__What this task involves__:
Can you copy out each of the entries below word for word, leaving out the pictures?

__Input__:
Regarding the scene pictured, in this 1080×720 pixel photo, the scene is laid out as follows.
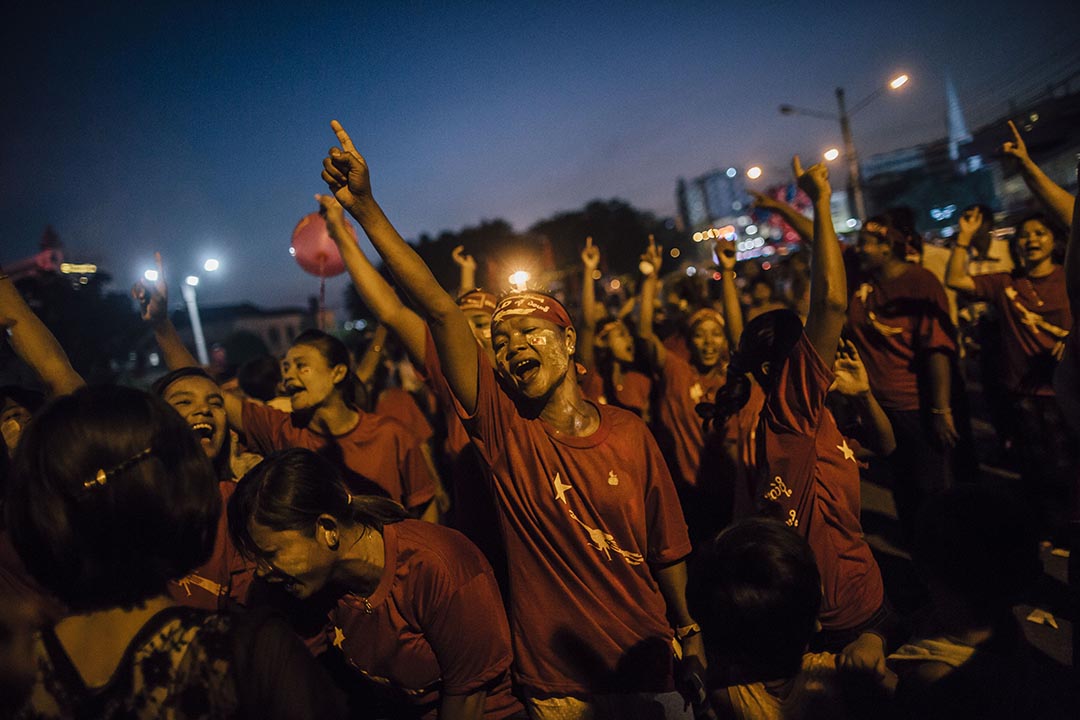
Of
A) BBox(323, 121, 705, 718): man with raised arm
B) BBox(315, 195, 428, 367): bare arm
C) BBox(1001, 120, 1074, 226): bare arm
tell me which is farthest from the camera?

__Task solution__:
Regarding the scene pictured, in this 1080×720 pixel photo, the scene is laid out as follows.
Of
A) BBox(323, 121, 705, 718): man with raised arm
B) BBox(315, 195, 428, 367): bare arm
C) BBox(1001, 120, 1074, 226): bare arm
tell me which is farthest from the camera?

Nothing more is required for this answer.